Is the audience shifting from passive to active? Is social media a rival for theatre?  Are we blurring the boundaries between the live and the mediatised? Can the mediatised be live?

 

The audience decides what shows are about, whether they had a good time and whether performances were worth their time and money. Why are the unspoken rules of theatre there to keep our audiences quiet? Up until recently, I believe, our audiences have been told to be passive. To sit down, shut up and listen. However, I believe, our unspoken rules in theatre are changing, shifting from passive to active. Enabling audiences to have opinions, to breathe and to respond. 

 

Not only has the advancement in mobile technology and the enhancement of the Internet allowed audience members to freely voice their opinions through social media (predominately Twitter and hashtagging), other forms of performance (which are now becoming more commercialised) allow this to happen during the actual performance as well. Other forms of performance like Relaxed Performances and endurance performances. These frameworks challenge the unspoken rules of performance and what is expected from both performer and audience member.

 

With the introduction of twitter as a medium for communication between spectators and performers, a number of opportunities have been provided to allow more audience participation compared to the traditional theatre format. A physical audience is largely passive in nature, unable to really interact with the performers throughout the performance event and only given a short opportunity to offer feedback and to communicate with both performers and fellow audience members. During a performance it is somewhat of a faux pas to do anything other than sit politely and observe, unless expected to do otherwise, further disallowing expression of opinion. However, the growth of Twitter as a forum for discussion, allows people to bypass these social conventions and instantaneously provide an opinion or viewpoint without the fear of disrupting the show. Likewise, the anonymity provided behind a computer screen allows people to be more honest in their responses without the worry and risk of retribution for offering an opinion that may offend the performers or even other audience members, and thus Tweeters may become more active in offering said opinions.

* [RECORDS SHOWN]
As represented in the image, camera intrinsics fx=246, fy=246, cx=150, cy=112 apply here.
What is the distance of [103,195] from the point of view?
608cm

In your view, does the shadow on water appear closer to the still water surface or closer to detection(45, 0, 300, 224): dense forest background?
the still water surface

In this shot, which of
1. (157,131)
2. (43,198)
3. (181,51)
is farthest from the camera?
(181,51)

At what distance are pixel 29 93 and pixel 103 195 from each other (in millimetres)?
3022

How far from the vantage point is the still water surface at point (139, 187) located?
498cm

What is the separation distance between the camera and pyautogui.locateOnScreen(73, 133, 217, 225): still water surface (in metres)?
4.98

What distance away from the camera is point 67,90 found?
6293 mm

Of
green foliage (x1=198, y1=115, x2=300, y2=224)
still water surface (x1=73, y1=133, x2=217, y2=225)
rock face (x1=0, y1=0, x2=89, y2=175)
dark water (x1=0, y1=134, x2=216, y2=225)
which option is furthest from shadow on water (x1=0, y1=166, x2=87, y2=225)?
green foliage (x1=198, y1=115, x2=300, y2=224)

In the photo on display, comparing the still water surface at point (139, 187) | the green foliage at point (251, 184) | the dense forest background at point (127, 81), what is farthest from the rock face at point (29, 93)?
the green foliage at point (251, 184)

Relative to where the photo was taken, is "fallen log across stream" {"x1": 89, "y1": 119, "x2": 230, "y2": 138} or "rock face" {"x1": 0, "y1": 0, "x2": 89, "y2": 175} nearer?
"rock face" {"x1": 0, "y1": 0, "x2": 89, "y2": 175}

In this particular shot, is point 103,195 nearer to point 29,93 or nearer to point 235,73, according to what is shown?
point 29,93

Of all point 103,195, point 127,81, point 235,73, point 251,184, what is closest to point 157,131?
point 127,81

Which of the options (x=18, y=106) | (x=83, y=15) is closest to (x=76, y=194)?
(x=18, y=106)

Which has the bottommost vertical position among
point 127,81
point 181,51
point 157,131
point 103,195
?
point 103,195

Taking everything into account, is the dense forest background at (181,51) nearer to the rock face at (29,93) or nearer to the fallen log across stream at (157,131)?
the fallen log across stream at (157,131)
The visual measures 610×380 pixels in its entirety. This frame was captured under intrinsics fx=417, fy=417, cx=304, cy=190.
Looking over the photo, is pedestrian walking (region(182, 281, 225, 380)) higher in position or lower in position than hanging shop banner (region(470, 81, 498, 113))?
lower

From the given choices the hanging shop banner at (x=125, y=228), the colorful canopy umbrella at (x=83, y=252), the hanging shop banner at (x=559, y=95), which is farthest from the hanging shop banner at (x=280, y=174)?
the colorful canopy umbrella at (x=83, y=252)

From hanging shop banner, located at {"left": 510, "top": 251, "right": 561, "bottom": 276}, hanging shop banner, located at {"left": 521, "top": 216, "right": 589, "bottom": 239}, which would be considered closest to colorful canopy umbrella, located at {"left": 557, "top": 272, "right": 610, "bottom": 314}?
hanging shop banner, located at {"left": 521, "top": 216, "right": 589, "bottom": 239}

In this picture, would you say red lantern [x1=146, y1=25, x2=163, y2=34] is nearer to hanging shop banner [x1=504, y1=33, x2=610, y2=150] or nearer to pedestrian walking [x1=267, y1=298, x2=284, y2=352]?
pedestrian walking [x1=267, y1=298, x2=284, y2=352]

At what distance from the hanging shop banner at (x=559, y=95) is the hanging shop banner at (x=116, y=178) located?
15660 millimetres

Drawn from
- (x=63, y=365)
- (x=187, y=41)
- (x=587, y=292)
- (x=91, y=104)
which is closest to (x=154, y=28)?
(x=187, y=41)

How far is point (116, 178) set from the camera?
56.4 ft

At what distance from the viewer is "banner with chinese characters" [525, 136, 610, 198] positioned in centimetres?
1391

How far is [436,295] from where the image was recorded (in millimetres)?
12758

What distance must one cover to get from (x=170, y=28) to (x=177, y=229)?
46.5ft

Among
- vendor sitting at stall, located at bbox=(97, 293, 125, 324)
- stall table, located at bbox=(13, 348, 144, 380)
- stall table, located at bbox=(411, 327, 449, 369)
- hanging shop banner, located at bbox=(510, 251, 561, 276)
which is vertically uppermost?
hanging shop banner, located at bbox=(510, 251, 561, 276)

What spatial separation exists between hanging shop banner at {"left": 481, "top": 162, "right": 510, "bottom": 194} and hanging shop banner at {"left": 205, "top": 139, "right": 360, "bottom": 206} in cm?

* [EXERCISES]
1 – Turn the entries, from the line containing "At what distance from the viewer" down to the last line of the entries, into a numbered list, leaving out blank lines.
2 – Go on with the passage about theatre audiences and social media from the point where it stops.

* [RESULTS OF THE TASKS]
1 –
1. At what distance from the viewer is "banner with chinese characters" [525, 136, 610, 198] positioned in centimetres?
2. 1391
3. How far is [436,295] from where the image was recorded (in millimetres)?
4. 12758
5. What distance must one cover to get from (x=170, y=28) to (x=177, y=229)?
6. 46.5ft
7. Among
8. - vendor sitting at stall, located at bbox=(97, 293, 125, 324)
9. - stall table, located at bbox=(13, 348, 144, 380)
10. - stall table, located at bbox=(411, 327, 449, 369)
11. - hanging shop banner, located at bbox=(510, 251, 561, 276)
12. which is vertically uppermost?
13. hanging shop banner, located at bbox=(510, 251, 561, 276)
14. What spatial separation exists between hanging shop banner at {"left": 481, "top": 162, "right": 510, "bottom": 194} and hanging shop banner at {"left": 205, "top": 139, "right": 360, "bottom": 206} in cm?

2 –
 

Cabaret style performances bypass the normal social conventions of theatre. Cabaret style performances incite laughter, cheer and shouting. However this is what is expected from a cabaret style performance therefore it isn’t necessarily challenging the social conventions within the theatre. Figs in Wigs however, have done something interesting. In their performance of “Show Off’ they have integrated the use of Twitter throughout their performance, the use of the anonymity of the screen, the use of both separation and assembly. Through this they have both taken the focus off of themselves and placed it on themselves at the same time. They have averted the real time physical audiences focus to Twitter and invited the Twitter world in.

 

The 24 hour long endurance performance of Quizoola (#Quizoola24, 2014) by Forced Entertainment allows its audiences to become active. This 24 hour long performance could also be accessed by live stream, in real time, as well as at the Millennium Gallery in Sheffield from midnight on the 21st November 2014 to midnight on the 22nd November 2014. It could be argued that the performance Quizoola! is reverting theatre back to the amphitheatre, where the audience could boo and chant freely. Quizoola! promotes sleep and allows its audience to come and go as they please, heading back to the behaviour that the theatre of the late eighteenth and nineteenth centuries had tried so hard to eradicate by disciplining their audiences.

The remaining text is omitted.